### EXERCISE BRIEF
Update the text on the Britishvolt battery deal, starting at "UKBIC was opened" and ending at "Tritax and Abrdn.", replacing "funding" with "financing" everywhere it appears.

### SELECTED EXCERPT
========

The two-year deal will see the UK Battery Industrialisation Centre (UKBIC) develop, assemble and manufacture battery cells for mass production and commercialisation at Britishvolt’s plant on the site of the former Blyth Power Station in Cambois, Northumberland.

UKBIC was opened by prime minister Boris Johnson in July 2021 to support UK companies scale up their battery production and upskill their workforce.

The move follows a government announcement last week of an in principle offer of funding to the company made through the Automotive Transformation Fund, understood to be £100 million, which in turn has led to £1.7bn funding from investors Tritax and Abrdn.

Britishvolt is developing Li-ion battery cells which it says will enable vehicle manufacturers to produce “brand-specific characteristics”, meaning that batteries will vary according to the type of vehicle – a battery for a van will be different to that of a sports car. Its factory will create around 3,000 direct highly-skilled jobs and a further 5,000 in associated supply chains, it said.

The plant received planning permission from Northumberland County Council last year, and began land clearing and preparation in September, in preparation for construction to begin in the second quarter of this year. The project will be built in phases to keep up with technology advancements, and will have a total capacity of over 30GWh by the end of the decade.

========

### DATA EXCERPTS
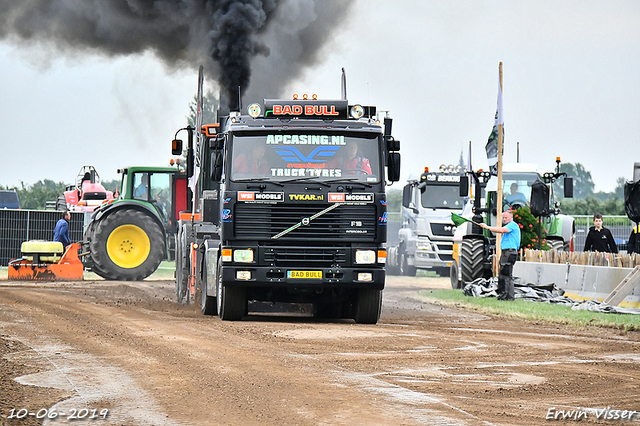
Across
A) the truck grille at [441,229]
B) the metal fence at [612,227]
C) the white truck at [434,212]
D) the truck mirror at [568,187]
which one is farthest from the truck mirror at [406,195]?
the metal fence at [612,227]

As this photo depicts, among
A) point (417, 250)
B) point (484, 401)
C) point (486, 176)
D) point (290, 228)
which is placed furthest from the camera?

========

### RESPONSE TO THE TASK
UKBIC was opened by prime minister Boris Johnson in July 2021 to support UK companies scale up their battery production and upskill their workforce.

The move follows a government announcement last week of an in principle offer of financing to the company made through the Automotive Transformation Fund, understood to be £100 million, which in turn has led to £1.7bn financing from investors Tritax and Abrdn.